ARTICLE:
Division of Corporation Finance

U.S. Securities & Exchange Commission

100 F Street, NE

Washington, D.C. 20549

Re:

HUTCHMED (China) Limited

 

Submission under the Item 16I(a) of Form 20-F

 

 

Attn:

Division of Corporation Finance

 

Office of Life Sciences

Dear Sir/Madam,

In compliance with the Holding Foreign Companies Accountable Act, HUTCHMED (China) Limited (the “Company”) is submitting via EDGAR the following information as required under Item 16I(a) of Form 20-F.

For the immediately preceding annual financial statement period, the Company’s auditor, PricewaterhouseCoopers Zhong Tian LLP (a registered public accounting firm that The United States Public Company Accounting Oversight Board was unable to inspect or investigate completely) issued an audit report for the Company.

To the Company’s best knowledge and based on an examination of our register of members and public filings made by our shareholders, including among others, the Schedule 13G/A filed by Capital International Investors on February 13, 2023, the Company respectfully submits that it is not owned or controlled by a governmental entity in the foreign jurisdiction as of the date of this submission.

DATASET CONTENT:
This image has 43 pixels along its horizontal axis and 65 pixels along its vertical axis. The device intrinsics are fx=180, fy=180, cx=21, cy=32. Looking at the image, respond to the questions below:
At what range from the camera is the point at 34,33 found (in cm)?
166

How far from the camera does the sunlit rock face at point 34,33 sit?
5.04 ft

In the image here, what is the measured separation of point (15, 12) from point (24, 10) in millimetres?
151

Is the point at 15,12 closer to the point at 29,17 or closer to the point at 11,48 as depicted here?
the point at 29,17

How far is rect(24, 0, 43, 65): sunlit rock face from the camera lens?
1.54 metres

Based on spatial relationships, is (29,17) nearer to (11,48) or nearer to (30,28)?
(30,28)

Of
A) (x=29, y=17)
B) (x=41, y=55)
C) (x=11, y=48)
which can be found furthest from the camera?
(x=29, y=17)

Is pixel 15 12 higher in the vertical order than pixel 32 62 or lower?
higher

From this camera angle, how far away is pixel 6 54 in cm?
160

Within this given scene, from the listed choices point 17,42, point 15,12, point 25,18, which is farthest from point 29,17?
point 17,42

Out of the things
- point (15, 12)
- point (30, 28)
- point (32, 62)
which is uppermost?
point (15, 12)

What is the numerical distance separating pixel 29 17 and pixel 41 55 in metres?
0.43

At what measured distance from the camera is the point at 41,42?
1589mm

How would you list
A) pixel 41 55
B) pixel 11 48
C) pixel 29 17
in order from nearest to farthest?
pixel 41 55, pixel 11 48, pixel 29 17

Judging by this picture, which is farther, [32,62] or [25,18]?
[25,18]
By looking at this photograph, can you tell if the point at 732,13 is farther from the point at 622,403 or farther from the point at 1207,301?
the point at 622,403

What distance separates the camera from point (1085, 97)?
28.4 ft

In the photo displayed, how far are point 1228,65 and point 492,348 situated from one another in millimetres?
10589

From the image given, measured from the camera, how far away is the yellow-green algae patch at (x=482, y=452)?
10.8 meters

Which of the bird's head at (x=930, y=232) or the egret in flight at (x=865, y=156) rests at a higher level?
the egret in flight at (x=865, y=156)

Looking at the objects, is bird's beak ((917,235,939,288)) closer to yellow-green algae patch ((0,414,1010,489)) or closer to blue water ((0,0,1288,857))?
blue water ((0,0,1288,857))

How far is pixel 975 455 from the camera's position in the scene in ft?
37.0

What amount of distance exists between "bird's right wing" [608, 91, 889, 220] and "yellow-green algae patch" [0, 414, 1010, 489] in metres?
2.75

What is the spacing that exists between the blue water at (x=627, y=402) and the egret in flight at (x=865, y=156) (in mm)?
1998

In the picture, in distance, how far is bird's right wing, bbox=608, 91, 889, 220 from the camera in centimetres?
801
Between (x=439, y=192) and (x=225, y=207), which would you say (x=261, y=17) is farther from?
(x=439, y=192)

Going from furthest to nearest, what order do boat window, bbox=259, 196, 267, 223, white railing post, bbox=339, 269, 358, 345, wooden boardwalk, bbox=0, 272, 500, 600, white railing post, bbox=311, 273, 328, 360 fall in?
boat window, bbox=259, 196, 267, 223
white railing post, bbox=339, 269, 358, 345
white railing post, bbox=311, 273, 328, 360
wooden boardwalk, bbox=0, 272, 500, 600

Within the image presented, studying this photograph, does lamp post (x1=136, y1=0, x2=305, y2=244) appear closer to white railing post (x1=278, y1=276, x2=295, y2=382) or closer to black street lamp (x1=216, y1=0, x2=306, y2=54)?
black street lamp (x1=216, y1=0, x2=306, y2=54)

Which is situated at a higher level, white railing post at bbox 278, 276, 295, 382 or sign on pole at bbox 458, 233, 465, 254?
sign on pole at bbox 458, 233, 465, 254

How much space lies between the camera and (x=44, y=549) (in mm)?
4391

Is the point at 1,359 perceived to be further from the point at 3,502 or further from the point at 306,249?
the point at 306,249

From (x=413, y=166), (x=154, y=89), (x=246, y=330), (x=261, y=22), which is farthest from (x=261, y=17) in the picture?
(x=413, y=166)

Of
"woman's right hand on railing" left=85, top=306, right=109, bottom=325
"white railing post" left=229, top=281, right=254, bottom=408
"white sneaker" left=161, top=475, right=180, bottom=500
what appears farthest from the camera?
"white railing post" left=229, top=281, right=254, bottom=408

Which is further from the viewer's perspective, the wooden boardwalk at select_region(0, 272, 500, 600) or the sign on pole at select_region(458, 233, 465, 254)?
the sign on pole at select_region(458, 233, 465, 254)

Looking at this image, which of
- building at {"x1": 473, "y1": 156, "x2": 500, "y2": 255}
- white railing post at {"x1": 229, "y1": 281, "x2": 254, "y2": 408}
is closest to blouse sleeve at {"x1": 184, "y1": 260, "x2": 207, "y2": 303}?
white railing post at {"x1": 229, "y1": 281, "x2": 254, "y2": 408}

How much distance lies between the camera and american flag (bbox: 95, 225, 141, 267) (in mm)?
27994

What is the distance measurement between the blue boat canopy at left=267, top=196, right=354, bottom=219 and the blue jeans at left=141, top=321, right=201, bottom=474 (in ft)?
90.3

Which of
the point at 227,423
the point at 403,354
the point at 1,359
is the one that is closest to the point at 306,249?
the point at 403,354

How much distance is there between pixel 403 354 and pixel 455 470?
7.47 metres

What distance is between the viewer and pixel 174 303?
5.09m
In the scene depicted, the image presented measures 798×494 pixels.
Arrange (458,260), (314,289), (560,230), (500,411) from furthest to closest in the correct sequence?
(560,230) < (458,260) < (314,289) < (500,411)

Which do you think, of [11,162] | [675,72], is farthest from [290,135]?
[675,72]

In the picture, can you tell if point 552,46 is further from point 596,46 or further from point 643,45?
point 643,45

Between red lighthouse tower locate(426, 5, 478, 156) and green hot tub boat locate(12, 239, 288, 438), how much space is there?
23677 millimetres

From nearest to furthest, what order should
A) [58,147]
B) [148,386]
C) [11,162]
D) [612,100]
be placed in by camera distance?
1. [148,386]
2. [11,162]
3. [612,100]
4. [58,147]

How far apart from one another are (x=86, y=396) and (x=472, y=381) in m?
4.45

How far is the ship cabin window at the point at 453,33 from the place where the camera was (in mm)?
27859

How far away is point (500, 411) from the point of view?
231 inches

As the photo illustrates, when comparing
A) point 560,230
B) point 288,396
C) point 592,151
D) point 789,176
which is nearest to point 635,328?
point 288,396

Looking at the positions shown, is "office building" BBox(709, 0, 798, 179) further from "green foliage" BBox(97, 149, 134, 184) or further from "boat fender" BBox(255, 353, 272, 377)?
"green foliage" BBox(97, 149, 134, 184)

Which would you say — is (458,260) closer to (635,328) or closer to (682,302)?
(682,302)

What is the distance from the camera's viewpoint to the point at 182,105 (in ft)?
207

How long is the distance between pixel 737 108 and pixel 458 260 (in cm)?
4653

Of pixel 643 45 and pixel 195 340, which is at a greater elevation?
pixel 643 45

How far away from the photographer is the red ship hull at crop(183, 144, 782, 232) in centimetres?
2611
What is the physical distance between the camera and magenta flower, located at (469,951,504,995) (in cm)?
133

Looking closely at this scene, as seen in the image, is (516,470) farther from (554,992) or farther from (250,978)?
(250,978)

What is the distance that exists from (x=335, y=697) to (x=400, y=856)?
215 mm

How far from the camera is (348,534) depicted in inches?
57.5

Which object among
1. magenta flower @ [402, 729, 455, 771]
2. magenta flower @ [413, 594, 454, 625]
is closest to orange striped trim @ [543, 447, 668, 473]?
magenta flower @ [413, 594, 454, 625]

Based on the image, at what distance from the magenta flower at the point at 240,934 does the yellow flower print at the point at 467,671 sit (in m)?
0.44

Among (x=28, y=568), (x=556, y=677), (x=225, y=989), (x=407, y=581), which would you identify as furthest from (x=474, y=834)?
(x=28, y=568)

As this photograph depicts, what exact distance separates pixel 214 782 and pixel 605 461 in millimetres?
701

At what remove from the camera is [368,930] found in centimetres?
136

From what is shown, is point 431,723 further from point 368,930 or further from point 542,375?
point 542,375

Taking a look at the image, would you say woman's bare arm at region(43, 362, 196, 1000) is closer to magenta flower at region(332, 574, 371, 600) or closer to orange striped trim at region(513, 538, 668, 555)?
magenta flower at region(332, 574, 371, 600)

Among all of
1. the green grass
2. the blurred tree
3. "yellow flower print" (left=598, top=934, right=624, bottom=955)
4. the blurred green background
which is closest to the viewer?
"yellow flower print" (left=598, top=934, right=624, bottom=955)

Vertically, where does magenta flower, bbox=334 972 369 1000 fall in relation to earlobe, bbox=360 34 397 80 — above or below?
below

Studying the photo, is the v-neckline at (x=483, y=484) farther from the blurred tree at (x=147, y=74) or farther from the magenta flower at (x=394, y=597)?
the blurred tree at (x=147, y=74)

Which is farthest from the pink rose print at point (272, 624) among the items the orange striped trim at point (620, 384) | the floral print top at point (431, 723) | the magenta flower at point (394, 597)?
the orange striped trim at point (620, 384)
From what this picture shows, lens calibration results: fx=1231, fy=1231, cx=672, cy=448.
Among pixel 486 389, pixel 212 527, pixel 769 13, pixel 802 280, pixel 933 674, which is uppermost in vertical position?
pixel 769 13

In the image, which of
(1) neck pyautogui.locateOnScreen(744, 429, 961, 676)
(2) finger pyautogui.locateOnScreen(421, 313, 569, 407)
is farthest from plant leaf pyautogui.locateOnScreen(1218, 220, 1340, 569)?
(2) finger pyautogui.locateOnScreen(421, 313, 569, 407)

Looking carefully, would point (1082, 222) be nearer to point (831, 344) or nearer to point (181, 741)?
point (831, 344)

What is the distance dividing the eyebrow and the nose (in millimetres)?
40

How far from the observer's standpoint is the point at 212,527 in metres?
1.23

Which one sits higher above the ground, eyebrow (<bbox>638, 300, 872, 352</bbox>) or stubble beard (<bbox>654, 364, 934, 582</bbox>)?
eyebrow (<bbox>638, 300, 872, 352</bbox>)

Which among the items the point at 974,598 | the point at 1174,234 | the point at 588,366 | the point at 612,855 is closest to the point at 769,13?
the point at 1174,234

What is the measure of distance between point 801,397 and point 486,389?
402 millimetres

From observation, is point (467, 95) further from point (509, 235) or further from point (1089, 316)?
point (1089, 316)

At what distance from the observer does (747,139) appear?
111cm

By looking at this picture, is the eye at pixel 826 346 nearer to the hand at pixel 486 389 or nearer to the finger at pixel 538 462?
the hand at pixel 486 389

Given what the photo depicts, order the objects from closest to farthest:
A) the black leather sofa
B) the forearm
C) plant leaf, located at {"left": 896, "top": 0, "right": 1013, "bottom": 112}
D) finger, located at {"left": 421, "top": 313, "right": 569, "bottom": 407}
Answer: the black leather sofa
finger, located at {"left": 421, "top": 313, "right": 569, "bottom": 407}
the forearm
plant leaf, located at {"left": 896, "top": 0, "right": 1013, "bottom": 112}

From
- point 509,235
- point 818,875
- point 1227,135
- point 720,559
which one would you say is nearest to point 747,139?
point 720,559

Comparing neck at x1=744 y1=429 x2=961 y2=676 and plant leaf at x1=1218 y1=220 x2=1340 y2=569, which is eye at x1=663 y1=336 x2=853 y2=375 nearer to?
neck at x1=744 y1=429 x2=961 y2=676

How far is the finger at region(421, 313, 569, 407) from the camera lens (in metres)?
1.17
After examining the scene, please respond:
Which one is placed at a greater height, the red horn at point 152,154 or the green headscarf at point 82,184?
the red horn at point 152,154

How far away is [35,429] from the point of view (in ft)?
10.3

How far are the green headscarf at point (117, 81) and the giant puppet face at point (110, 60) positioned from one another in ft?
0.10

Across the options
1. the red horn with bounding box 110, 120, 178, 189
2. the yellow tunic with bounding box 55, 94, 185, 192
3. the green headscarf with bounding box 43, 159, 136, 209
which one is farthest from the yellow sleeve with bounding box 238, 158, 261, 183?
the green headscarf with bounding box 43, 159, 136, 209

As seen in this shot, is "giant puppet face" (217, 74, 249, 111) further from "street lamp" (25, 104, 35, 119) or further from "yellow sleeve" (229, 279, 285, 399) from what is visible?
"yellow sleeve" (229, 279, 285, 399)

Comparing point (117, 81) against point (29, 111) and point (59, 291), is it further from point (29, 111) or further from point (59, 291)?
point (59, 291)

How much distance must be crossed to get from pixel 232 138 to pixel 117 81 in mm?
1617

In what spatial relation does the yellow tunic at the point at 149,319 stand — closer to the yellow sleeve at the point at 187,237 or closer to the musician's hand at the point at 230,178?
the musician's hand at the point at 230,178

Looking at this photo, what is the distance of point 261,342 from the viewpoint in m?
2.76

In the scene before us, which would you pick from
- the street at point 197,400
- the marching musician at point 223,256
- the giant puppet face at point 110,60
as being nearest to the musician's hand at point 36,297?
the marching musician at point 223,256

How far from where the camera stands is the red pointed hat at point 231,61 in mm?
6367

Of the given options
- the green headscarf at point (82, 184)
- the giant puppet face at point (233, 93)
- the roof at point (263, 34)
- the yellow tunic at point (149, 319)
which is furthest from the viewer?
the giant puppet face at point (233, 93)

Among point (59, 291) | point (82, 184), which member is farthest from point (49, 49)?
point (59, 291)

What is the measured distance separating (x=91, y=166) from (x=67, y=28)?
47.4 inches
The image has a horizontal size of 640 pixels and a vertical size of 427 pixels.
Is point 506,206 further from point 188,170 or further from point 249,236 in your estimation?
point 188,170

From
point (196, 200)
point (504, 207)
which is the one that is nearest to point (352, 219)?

WRITTEN TASK 1:
Answer these questions from the HUTCHMED letter:
(a) Under which act does the Company make its submission?
(b) Which firm issued the Company's audit report?
(c) Which shareholder filing does the letter name, and who filed it on what date?
WRITTEN TASK 2: Extend the HUTCHMED letter, picking up after its final sentence.

EXPECTED OUTPUT 1:
(a) The Holding Foreign Companies Accountable Act.
(b) PricewaterhouseCoopers Zhong Tian LLP.
(c) The Schedule 13G/A, filed by Capital International Investors on February 13, 2023.

EXPECTED OUTPUT 2:
As of February 15, 2023, Hutchison Healthcare Holdings Limited owns approximately 38.5% of the Company’s total outstanding shares. Based on an examination of the Company’s register of members and public filings made by the Company’s shareholders, no other shareholder owns more than 5% of the Company’s outstanding shares as of February 15, 2023. Hutchison Healthcare Holdings Limited is an indirect wholly owned subsidiary of CK Hutchison Holdings Limited, which is a private company incorporated in the Cayman Islands and listed on The Stock Exchange of Hong Kong Limited.

In addition, the Company is not aware of any governmental entity that is in possession of, direct or indirect, of the power to direct or cause the direction of the management and policies of the Company, whether through the ownership of voting securities, by contract, or otherwise.

Should any member of the Staff have any questions or comments regarding the Company’s submission set forth above, please do not hesitate to contact me by phone at (852) 2121-3809 or by facsimile at (852) 2128-8281, or you may contact our outside legal counsel, James C. Lin, Davis Polk & Wardwell, at (852) 2533-3386.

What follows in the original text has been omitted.